LKML Archive on lore.kernel.org
help / color / mirror / Atom feed
From: Marcelo Tosatti <mtosatti@redhat.com>
To: linux-kernel@vger.kernel.org
Cc: Nitesh Lal <nilal@redhat.com>,
	Nicolas Saenz Julienne <nsaenzju@redhat.com>,
	Frederic Weisbecker <frederic@kernel.org>,
	Christoph Lameter <cl@linux.com>,
	Juri Lelli <juri.lelli@redhat.com>,
	Peter Zijlstra <peterz@infradead.org>,
	Alex Belits <abelits@belits.com>, Peter Xu <peterx@redhat.com>,
	Marcelo Tosatti <mtosatti@redhat.com>
Subject: [patch V3 2/8] add prctl task isolation prctl docs and samples
Date: Tue, 24 Aug 2021 12:24:25 -0300	[thread overview]
Message-ID: <20210824152646.706875395@fuller.cnet> (raw)
In-Reply-To: 20210824152423.300346181@fuller.cnet

Add documentation and userspace sample code for prctl
task isolation interface.

Signed-off-by: Marcelo Tosatti <mtosatti@redhat.com>

---
 Documentation/userspace-api/task_isolation.rst |  211 +++++++++++++++++++++++++
 samples/Kconfig                                |    7 
 samples/Makefile                               |    1 
 samples/task_isolation/Makefile                |    9 +
 samples/task_isolation/task_isol.c             |   83 +++++++++
 samples/task_isolation/task_isol.h             |    9 +
 samples/task_isolation/task_isol_userloop.c    |   56 ++++++
 7 files changed, 376 insertions(+)

Index: linux-2.6/Documentation/userspace-api/task_isolation.rst
===================================================================
--- /dev/null
+++ linux-2.6/Documentation/userspace-api/task_isolation.rst
@@ -0,0 +1,281 @@
+.. SPDX-License-Identifier: GPL-2.0
+
+===============================
+Task isolation prctl interface
+===============================
+
+Certain types of applications benefit from running uninterrupted by
+background OS activities.

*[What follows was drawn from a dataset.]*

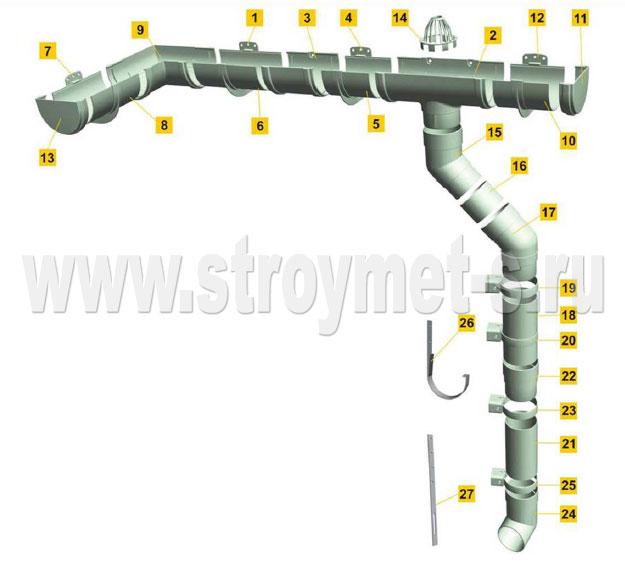 Схема водосточной системы Docke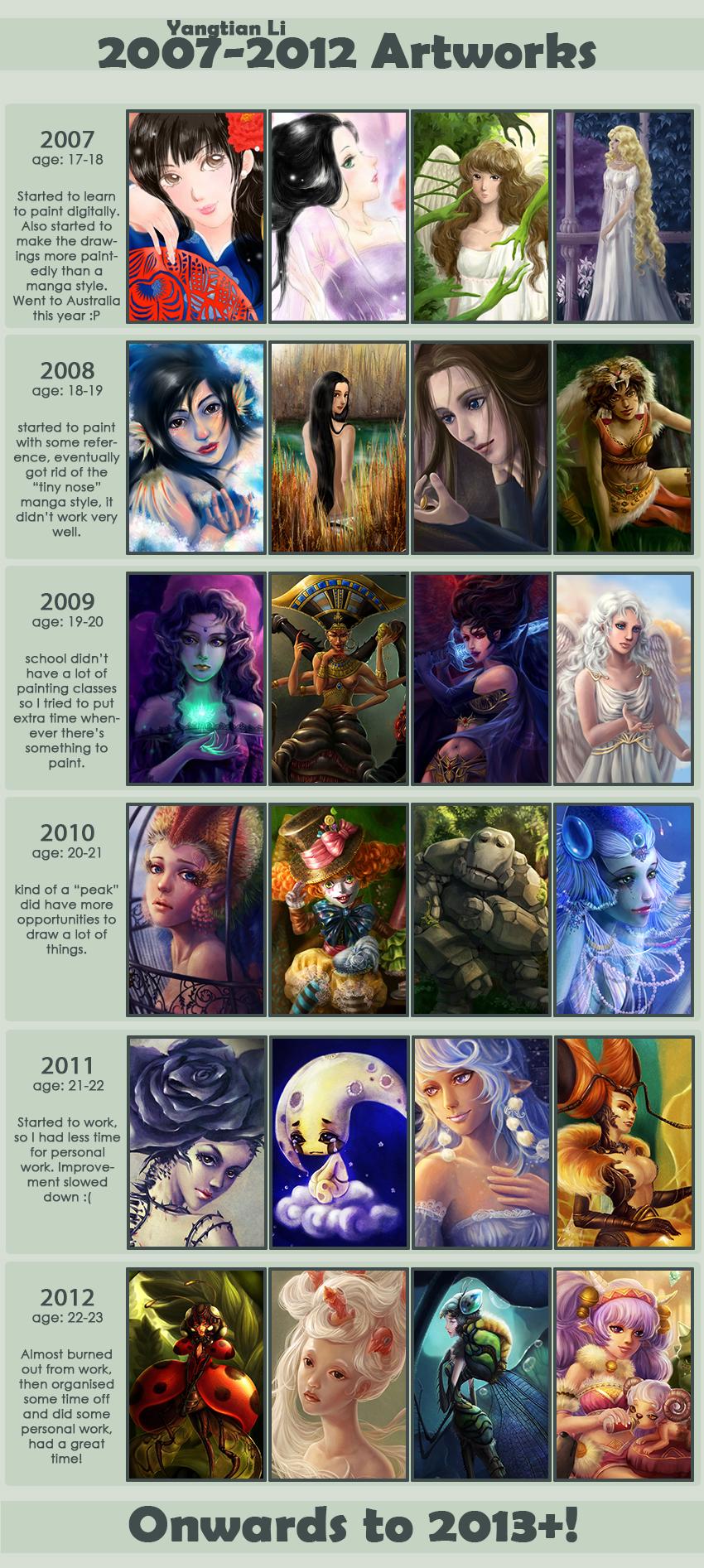 2007~2012 Improvement MEME Yangtian Li by yangtianli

Realtime systems and high-bandwidth networking
+applications with user-space drivers can fall into the category.
+
+To create an OS noise free environment for the application, this
+interface allows userspace to inform the kernel the start and
+end of the latency sensitive application section (with configurable
+system behaviour for that section).
+
+Note: the prctl interface is independent of nohz_full=.
+
+The prctl options are:
+
+
+        - PR_ISOL_FEAT: Retrieve supported features.

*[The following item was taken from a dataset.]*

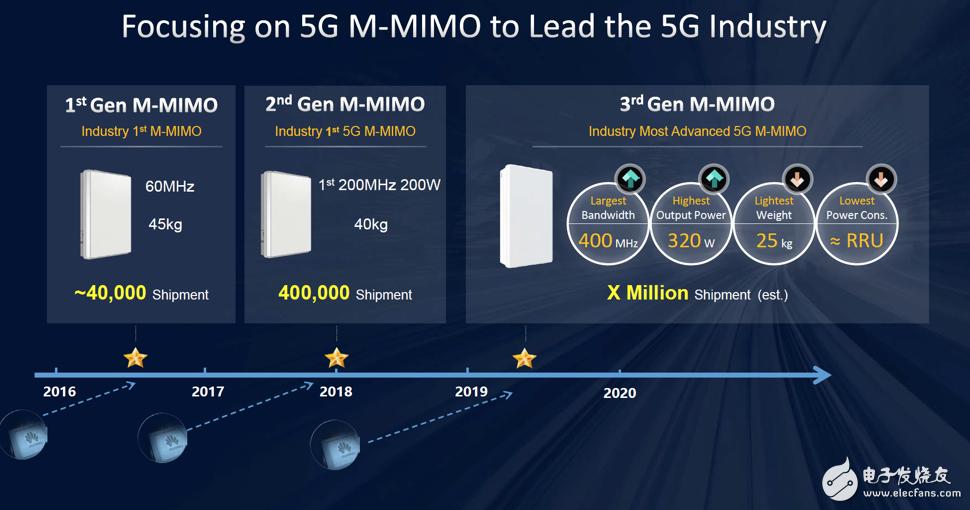 华为正式发布了采用7nm工艺的第三款5G M-MIMO系列产品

+        - PR_ISOL_GET: Retrieve task isolation parameters.
+        - PR_ISOL_SET: Set task isolation parameters.
+        - PR_ISOL_CTRL_GET: Retrieve task isolation state.

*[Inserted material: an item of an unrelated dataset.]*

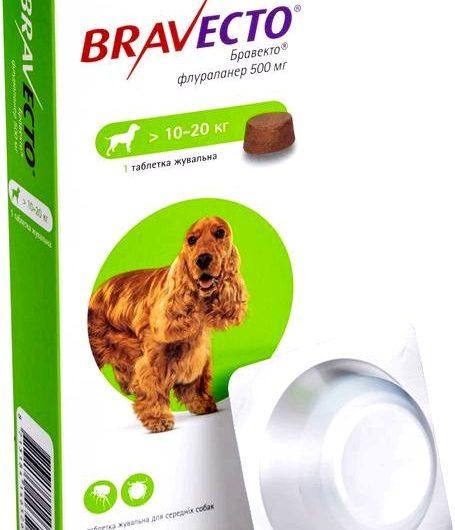 Препараты от блох и клещей для собак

+        - PR_ISOL_CTRL_SET: Set task isolation state.
+        - PR_ISOL_GET_INT: Retrieve internal parameters.
+        - PR_ISOL_SET_INT: Retrieve internal parameters.
+
+
+
+Inheritance of the isolation parameters and state, across
+fork(2) and clone(2), can be changed via
+PR_ISOL_GET_INT/PR_ISOL_SET_INT.
+
+At a high-level, task isolation is divided in two steps:
+
+1. Configuration.
+2. Activation.
+
+Section "Userspace support" describes how to use
+task isolation.
+
+In terms of the interface, the sequence of steps to activate
+task isolation are:
+
+1. Retrieve supported task isolation features (PR_ISOL_FEAT).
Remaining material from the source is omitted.